The first Quaker settlers in South Carolina were joined by Irish immigrants in the 1750s and later by Quakers from various regions post 1760. Refer to William F. Medlin’s Quaker Families of South Carolina and Georgia (Ben Franklin Press, 1982). South Carolina Quaker records can be found in the Encyclopedia of American Quaker Genealogy, vol. 1 edited by William Wade Hinshaw (1936; reprint, Baltimore: Genealogical Publishing Co., 1994).

Huguenots from France began settling in South Carolina in 1685, following land grants along the coast. While most early records are lost, some sources discuss early settlers and their families. Refer to the Transactions of the Huguenot Society of South Carolina, published by the Huguenot Society of South Carolina.

Presbyterians initiated their congregation in South Carolina in the early 18th century, later associating with the Reformed Presbyterian Church. Refer to Inventory of the Church Archives of South Carolina Presbyterian Churches: 1969 Arrangement with Indexes (South Carolina Historical Records Survey, Works Progress Administration, 1969). See Richard N. Cote’s ‘South Carolina Religious Records: Presbyterian Records‘ in South Carolina Historical Magazine 85 (April 1984): 145-52 for more details.

Lutherans, too, established a presence in South Carolina in the 18th century due to German and Swiss settlers. Write to the Lutheran Theological Seminary Library in Columbia, SC to access their valuable early Evangelical Lutheran records.

The first Roman Catholic parish was set up in Charleston in 1789. It is known for maintaining detailed records of christenings, marriages, and burials, which are stored at the Charleston Diocesan Archives in Charleston, SC.

Despite its establishment in South Carolina only in 1783, the Baptist Church is currently the state’s largest religious group. The South Carolina Baptist Historical Collection is housed in the Special Collections of the James B. Duke Library at Furman University, located in Greenville SC. A list of South Carolina Baptist church records on microfilm available for interlibrary loan can be accessed at:

Methodists settled in South Carolina around the same period as the Baptists, in 1783. Their records comprise conference records, membership lists, and historical and biographical data. For these records, reach out to the South Carolina Methodist Conference Archives, located at the Sandor Teszler Library, Wofford College, Spartanburg, SC.

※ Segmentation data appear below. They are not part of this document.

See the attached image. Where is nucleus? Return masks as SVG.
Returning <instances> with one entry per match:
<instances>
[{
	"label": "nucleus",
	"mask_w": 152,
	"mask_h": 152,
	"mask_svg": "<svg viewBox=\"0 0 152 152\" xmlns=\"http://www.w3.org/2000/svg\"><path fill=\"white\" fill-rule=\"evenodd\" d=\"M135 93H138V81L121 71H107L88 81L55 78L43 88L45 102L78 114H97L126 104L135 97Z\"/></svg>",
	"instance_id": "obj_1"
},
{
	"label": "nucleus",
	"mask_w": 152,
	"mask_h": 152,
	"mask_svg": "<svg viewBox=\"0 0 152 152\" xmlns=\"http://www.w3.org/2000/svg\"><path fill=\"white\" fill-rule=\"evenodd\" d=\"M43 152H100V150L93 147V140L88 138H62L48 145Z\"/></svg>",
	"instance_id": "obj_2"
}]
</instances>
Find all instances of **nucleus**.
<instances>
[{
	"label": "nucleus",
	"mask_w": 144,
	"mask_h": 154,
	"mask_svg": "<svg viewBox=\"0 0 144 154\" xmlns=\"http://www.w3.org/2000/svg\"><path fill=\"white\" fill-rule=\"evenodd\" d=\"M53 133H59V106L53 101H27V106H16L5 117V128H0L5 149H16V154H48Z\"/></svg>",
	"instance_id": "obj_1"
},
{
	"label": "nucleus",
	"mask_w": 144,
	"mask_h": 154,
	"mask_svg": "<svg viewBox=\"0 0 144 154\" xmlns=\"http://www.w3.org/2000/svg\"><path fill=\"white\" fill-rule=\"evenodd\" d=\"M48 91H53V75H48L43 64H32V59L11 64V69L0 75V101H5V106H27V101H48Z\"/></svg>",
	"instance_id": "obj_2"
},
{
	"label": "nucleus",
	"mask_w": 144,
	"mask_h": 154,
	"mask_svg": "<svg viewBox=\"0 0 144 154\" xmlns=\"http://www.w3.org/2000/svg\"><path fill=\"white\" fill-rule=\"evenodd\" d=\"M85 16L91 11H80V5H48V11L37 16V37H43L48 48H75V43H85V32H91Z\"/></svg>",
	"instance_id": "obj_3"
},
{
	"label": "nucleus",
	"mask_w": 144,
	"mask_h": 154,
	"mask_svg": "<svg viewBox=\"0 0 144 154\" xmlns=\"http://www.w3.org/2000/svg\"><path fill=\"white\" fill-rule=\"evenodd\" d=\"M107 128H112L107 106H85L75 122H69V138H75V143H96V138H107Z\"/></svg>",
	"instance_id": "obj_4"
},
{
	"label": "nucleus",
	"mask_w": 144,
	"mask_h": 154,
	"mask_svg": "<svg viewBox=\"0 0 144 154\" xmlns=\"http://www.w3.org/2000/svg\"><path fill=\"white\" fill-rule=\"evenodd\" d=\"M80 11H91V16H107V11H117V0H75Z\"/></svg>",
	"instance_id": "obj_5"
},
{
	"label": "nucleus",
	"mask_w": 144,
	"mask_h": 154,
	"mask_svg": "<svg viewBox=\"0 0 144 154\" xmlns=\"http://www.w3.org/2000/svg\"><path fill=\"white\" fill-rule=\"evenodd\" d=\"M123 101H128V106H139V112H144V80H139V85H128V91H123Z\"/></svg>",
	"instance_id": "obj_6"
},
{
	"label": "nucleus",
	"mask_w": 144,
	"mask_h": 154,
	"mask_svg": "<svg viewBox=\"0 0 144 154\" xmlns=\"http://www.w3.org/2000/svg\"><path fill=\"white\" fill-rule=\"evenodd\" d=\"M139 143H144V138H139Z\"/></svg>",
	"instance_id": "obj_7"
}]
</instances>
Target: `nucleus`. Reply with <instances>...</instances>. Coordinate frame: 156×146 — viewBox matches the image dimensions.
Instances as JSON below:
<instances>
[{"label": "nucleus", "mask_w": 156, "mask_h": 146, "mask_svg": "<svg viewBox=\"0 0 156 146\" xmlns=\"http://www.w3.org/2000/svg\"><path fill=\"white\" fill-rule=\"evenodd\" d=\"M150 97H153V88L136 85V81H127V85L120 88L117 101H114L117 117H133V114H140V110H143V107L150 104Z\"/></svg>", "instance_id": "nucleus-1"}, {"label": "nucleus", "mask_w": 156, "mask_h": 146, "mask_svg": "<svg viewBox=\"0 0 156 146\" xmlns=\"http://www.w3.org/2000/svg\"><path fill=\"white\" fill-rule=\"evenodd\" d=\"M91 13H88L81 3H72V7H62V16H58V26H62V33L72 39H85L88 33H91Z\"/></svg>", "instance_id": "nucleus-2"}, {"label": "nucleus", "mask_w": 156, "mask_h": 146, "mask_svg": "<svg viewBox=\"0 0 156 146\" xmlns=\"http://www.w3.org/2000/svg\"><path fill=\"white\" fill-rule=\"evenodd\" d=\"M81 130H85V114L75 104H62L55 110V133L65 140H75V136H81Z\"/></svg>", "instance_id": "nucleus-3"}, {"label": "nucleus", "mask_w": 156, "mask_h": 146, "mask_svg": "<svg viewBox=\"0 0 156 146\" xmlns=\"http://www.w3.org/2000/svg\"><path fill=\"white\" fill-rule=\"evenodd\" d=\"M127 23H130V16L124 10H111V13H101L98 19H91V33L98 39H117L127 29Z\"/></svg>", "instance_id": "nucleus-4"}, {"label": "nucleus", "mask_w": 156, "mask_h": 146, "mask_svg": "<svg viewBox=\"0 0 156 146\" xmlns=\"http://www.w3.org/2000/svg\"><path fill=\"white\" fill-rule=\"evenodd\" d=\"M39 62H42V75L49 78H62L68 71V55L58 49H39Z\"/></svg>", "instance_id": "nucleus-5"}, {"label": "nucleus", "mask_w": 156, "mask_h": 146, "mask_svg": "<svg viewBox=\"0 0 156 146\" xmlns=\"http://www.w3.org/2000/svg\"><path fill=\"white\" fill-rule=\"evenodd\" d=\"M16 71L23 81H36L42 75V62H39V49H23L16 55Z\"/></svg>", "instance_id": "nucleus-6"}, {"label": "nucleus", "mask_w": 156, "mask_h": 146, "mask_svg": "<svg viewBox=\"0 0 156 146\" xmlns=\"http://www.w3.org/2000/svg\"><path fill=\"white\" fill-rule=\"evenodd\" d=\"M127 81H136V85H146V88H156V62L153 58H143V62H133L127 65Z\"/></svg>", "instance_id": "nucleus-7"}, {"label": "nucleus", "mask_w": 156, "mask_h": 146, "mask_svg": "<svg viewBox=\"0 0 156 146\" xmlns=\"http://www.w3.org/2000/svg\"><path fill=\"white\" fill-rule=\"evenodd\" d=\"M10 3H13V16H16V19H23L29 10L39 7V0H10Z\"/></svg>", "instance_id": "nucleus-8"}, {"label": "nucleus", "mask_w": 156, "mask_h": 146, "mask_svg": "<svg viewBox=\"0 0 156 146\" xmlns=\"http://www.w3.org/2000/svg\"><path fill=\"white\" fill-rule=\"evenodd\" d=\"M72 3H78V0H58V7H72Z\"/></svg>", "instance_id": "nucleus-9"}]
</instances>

For a comprehensive inventory of South Carolina’s microfilmed church records, consult the Department of Archives and History website. The Family History Library (FHL) also holds an extensive collection of these records. Additionally, the South Caroliniana Library at the University of South Carolina in Columbia maintains some of these church records.

Richard N. Cote’s ‘South Carolina Religious Records: Other Denominations,’ in South Carolina Historical Magazine 86 (January 1985): 50-61 is also worth consulting. This article addresses records from the following religious communities: African Methodist Episcopal Church; Congregational; Unitarian and Universalist Churches; the Christian Church (Disciples of Christ); French Protestant (Huguenot) Church; Jews; Lutheran Church; Roman Catholic Church; and the Society of Friends (Quakers).